José Area landed in the water and was rescued by an Argentine Army UH-1 helicopter. His colleagues were not as lucky, Philippi was shot down by a Sidewinder fired by Lieutenant Clive Morrell of No. 800 Squadron, who had inflicted the damage on Area. Philippi also ejected safely, but spent three days evading capture before reaching an isolated cottage. He was returned to Rio Grande on 30 May. Marquez’s A-4 had been hit by cannon fire from the Sea Harrier of Flight Lieutenant John Leeming, an RAF exchange pilot, and had disintegrated, killing him instantly.
Ardent was attacked by Rotolo’s A-4s fifteen minutes after the first CANA attack. No further hits were scored and the three A-4s escaped with minor shrapnel damage. The frigate had suffered mortal damage and had to be abandoned, listing and on fire. She sank the following evening.
In the final accounting, FAA Skyhawks flew 219 combat sorties during the conflict, sinking four Royal Navy warships and damaging many others. Against this must be balanced the loss of nineteen aircraft and seventeen pilots. CANA Skyhawks flew thirtyfour sorties. Losses were three A-4s and two pilots, with fatal damage claimed on two warships – results hotly debated between the two services. Whatever the actual balance, the A-4 was the most successful Argentine aircraft in the Falklands/Malvinas conflict.
The war led to a collapse of the military junta in Argentina and an eventual return to democracy, but it was not until 1994 that the USA lifted the arms embargo and agreed to the supply of late-model A-4s to the FAA. The new FAA Skyhawks, designated A-4AR (A-4M) and TA-4AR (OA-4M) achieved initial operating capability (IOC) in mid-2000.

Supplied records ▸
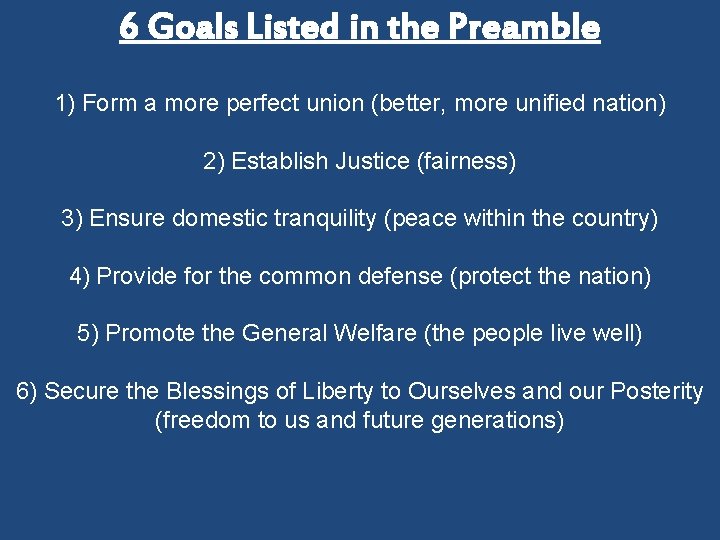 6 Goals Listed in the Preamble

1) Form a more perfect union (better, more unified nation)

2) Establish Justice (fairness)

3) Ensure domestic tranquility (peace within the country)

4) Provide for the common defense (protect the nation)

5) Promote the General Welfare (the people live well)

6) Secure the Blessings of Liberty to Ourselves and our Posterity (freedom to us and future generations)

* * *

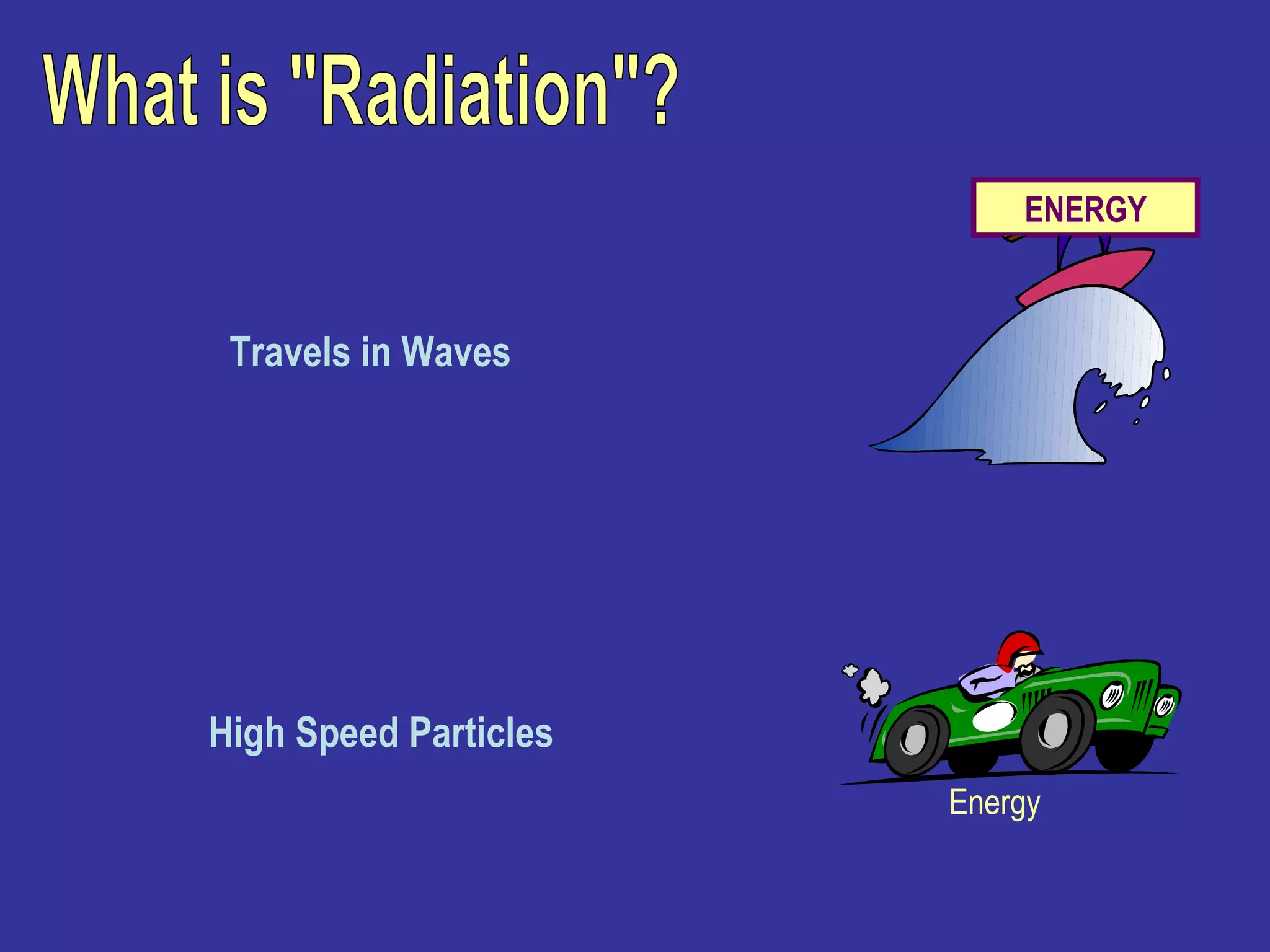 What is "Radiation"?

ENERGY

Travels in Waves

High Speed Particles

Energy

...

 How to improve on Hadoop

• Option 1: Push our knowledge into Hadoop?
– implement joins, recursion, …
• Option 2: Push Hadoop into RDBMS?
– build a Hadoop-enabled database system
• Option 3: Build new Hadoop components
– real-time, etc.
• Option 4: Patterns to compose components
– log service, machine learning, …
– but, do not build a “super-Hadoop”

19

Work instruction ▸
Write out, word for word, the stretch of the Skyhawk text from "José Area landed" through "killing him instantly.".

Answer for the task ▸
José Area landed in the water and was rescued by an Argentine Army UH-1 helicopter. His colleagues were not as lucky, Philippi was shot down by a Sidewinder fired by Lieutenant Clive Morrell of No. 800 Squadron, who had inflicted the damage on Area. Philippi also ejected safely, but spent three days evading capture before reaching an isolated cottage. He was returned to Rio Grande on 30 May. Marquez’s A-4 had been hit by cannon fire from the Sea Harrier of Flight Lieutenant John Leeming, an RAF exchange pilot, and had disintegrated, killing him instantly.